Sensors are powered externally using 9V@1A which goes through a dc-dc buck converter to 5V. Every sensor uses 5V. The arduino mega is as well powered like this. I have no idea what could have gone wrong.

Is this the same problem as in Mh-z19b being weird ? If not, what is the difference.

What sensors? Sensors or sensor modules? Which one is showing what problem that you think is random? When you were writing the code, did you intend for the sensors to display readings constantly or only when requested?
What does your circuit look like?

yes, the same. While the devices is working , i have to unplug the rx,tx of my sensor module in order to get its values on my android. The rest of my sensors are working.

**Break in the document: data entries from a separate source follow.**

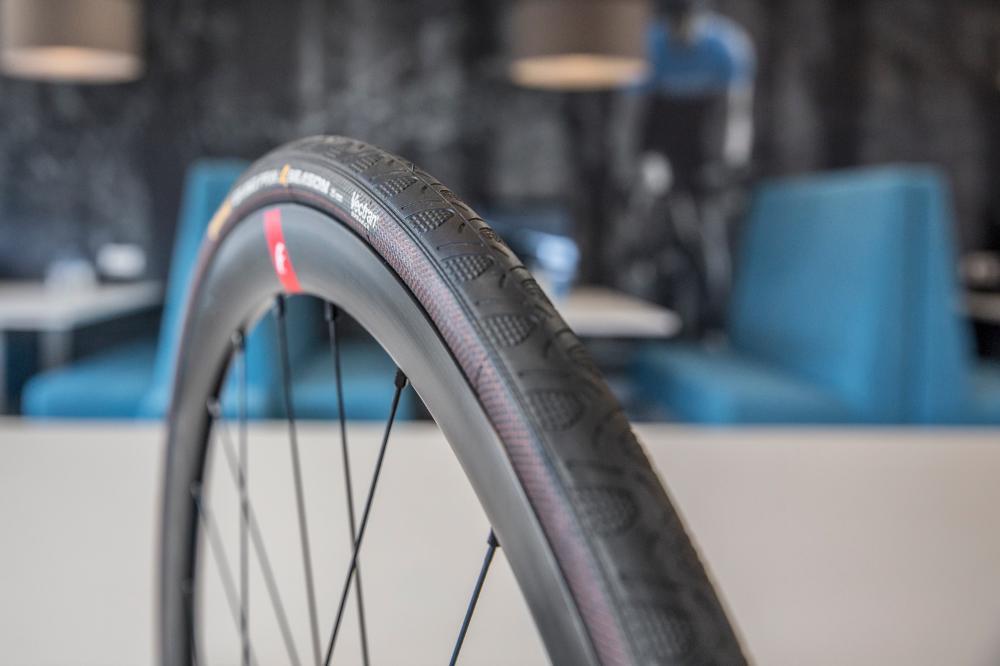 Continental était le premier fabricant de pneus de vélo de route à avoir lancé un vrai pneu 4 saisons. Et pour beaucoup de cyclistes, il est toujours le choix numéro un.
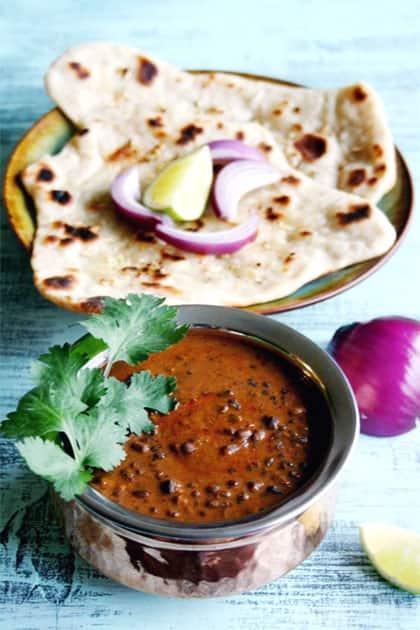 Dal makhani with tandoori roti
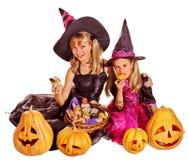 Crianças da bruxa no partido de Dia das Bruxas Fotos de Stock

Sensor modules: pms5003, sgp30, mics6814, mhz19b ( c02 ) and i want to use as well ms1100 and mq131, but only if i solve the mhz19b issue. There is another problem with mq131, when using this library, which won t work when combining all my sensor's codes, but will work only alone. When the compiler is on the MQ131.calibrate(); line, it just stops the flow and stays there forever, but if i use the sensor alone, i have no problems.

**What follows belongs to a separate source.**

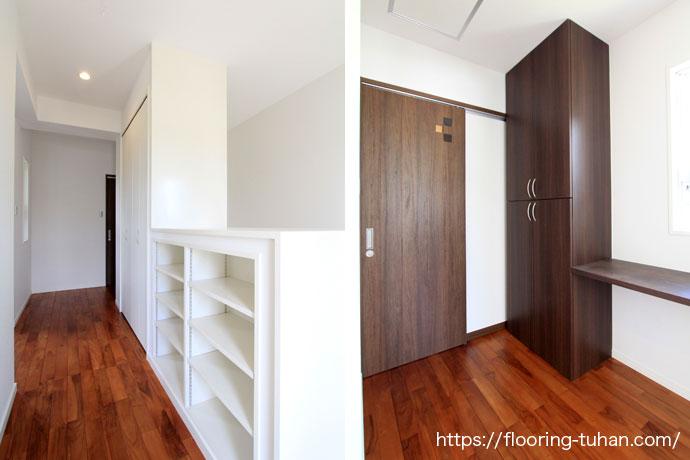白壁とチーク材のコントラストが素敵なお家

I want to show data every 2 seconds , delay(2000);

This is my circuit, but the pinout is different from my code and irl layout of my components:
licenta.pdf (130.2 KB)

In which case you are wasting peoples time. Person B is not aware of the other topic where person A already replied which wastes person B's time.

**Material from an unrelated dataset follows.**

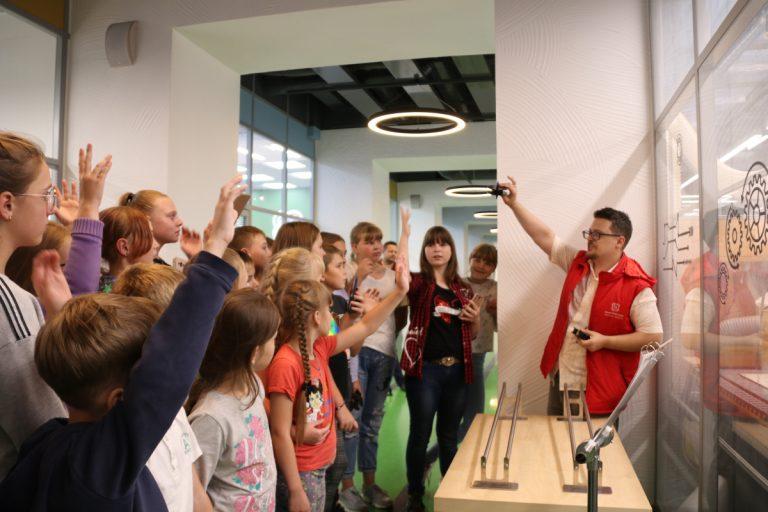 Иркутские школьники посетили предприятия города и тверской «Кванториум»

It's called cross-posting and is against the forum rules; please stick to one topic per problem.

I've merged your two topics.

It also shows the TTL interface level at 3.3V and your Serial on the Mega is 5V. Did you use a level shifter between the sensor and the Mega?

I'm gonna try to implement that, to see if that's the problem.

I suggest you to make test code just for this sensor and see if it's working. Also note that this sensor is slow and it has 3min initial heating time. Is your 5V converter beefy enough to power your setup? Why you use two converters in series for 5V?

Hi, @orlafn_12213

@orlafn_12213 schematic

licenta1920×1358 106 KB

I would be putting some bypass capacitors around your circuit.

Can you please post some pictures of you project?
So we can see your component layout.

Thanks.. Tom...

This from a library for the device:

A fake version is said to be in circulation which differs in hardware, and at a minimum, ppm stability. If you suspect your sensor is fake or want to be sure, then check with the video here by Hix Field and Revspace's article for more information

I hope that is no,part of your problem.

a7

I thought about that, but apparently the problem was the library of the mhz. Now it's printing the values and the co2 is increasing whenever i exhale on it. Now I have to implement the next next sensor, mq131, which is kinda annoying, since it has in the library a function, calibrate() , that stops the flow and it's kinda stuck on it when I'm using mq131 with other sensors.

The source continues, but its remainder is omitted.